YOUR GOAL: Could you write out the records again, requests included, starting at the line containing "Between [288,145] and" and ending at the end of the records, with every coordinate in the answers raised by 37?

[Data items]

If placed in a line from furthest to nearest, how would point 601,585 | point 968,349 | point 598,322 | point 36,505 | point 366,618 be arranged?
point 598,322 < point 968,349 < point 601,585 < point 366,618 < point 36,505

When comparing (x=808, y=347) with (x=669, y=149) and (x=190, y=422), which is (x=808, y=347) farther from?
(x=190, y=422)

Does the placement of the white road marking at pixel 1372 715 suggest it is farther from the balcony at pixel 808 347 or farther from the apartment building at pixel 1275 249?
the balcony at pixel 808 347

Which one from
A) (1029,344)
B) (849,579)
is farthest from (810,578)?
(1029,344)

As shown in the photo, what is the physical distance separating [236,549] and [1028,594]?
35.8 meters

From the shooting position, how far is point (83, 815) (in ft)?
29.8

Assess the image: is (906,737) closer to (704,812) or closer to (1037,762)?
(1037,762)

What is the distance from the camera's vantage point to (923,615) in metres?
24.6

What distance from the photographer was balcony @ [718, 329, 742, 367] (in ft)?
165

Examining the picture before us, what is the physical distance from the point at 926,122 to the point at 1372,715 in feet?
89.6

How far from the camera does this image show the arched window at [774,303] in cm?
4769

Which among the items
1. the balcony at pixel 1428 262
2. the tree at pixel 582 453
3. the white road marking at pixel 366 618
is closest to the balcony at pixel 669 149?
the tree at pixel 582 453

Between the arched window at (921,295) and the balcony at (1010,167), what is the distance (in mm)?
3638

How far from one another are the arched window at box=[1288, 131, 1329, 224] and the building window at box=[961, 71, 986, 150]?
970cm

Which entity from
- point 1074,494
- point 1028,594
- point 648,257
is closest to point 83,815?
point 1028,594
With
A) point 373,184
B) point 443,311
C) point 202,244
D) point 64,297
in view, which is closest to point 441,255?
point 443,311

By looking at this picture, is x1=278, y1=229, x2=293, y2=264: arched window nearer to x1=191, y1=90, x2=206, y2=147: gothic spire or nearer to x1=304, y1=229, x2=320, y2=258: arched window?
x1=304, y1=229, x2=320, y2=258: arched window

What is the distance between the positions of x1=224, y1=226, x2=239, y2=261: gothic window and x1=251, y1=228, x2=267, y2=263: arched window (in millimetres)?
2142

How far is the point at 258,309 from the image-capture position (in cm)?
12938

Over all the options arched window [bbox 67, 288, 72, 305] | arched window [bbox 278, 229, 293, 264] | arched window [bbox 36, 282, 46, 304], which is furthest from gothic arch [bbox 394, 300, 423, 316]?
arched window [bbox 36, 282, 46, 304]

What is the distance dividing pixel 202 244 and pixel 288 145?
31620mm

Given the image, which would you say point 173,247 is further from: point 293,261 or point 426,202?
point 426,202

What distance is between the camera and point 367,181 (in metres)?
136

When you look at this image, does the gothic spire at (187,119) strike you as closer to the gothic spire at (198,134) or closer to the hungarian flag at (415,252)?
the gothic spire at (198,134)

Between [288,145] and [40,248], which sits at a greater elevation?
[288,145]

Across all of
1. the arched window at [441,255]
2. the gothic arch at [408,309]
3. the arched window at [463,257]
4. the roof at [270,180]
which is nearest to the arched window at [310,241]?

FULL RESPONSE:
Between [288,145] and [40,248], which sits at a greater elevation?
[325,182]

Across all of
1. the arched window at [441,255]
2. the gothic arch at [408,309]
3. the arched window at [463,257]
4. the roof at [270,180]
which is nearest to the arched window at [310,241]?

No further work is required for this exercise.